--- Start ---

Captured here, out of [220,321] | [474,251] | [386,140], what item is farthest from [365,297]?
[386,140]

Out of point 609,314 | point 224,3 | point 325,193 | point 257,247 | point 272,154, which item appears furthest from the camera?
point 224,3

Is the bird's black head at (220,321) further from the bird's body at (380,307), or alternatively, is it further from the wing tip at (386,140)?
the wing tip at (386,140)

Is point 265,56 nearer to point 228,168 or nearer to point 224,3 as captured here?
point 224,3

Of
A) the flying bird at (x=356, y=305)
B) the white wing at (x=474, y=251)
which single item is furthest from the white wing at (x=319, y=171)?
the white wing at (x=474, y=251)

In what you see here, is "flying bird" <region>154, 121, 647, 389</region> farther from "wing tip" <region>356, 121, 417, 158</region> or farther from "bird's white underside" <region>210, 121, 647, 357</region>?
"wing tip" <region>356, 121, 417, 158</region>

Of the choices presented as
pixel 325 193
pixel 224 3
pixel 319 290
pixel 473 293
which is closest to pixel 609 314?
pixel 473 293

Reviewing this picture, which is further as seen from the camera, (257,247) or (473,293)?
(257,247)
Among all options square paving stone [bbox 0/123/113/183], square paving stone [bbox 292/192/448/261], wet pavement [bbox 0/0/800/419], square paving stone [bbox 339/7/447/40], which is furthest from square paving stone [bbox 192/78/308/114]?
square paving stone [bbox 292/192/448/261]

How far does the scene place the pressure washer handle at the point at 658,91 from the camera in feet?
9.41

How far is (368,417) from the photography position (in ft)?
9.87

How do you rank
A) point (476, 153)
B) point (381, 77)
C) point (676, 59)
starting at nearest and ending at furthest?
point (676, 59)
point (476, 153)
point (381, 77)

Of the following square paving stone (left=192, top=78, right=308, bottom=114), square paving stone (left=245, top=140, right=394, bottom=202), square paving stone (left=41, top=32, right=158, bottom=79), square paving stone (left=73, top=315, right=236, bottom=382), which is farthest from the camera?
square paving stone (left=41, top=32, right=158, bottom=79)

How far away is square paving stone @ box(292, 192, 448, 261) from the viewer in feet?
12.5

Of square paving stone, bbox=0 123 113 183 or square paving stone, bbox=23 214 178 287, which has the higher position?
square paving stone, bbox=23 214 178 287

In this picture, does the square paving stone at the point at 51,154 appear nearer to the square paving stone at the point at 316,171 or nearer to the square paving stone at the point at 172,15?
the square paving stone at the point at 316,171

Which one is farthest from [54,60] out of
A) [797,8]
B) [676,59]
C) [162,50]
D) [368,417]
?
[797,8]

--- End ---

◆ Given exercise: With the line containing "How far away" as the first and the last line of the records as the final one, print exactly the lines in that span.

◆ Task answer:
How far away is square paving stone @ box(292, 192, 448, 261) from the viewer in feet?
12.5

Of square paving stone, bbox=0 123 113 183 or square paving stone, bbox=23 214 178 287, which has the higher position?
square paving stone, bbox=23 214 178 287

In this picture, does the square paving stone at the point at 51,154 appear nearer to the square paving stone at the point at 316,171 or nearer to the square paving stone at the point at 172,15?
the square paving stone at the point at 316,171

Which one is farthest from [54,60] out of
A) [797,8]
B) [676,59]
C) [162,50]
D) [368,417]
?
[797,8]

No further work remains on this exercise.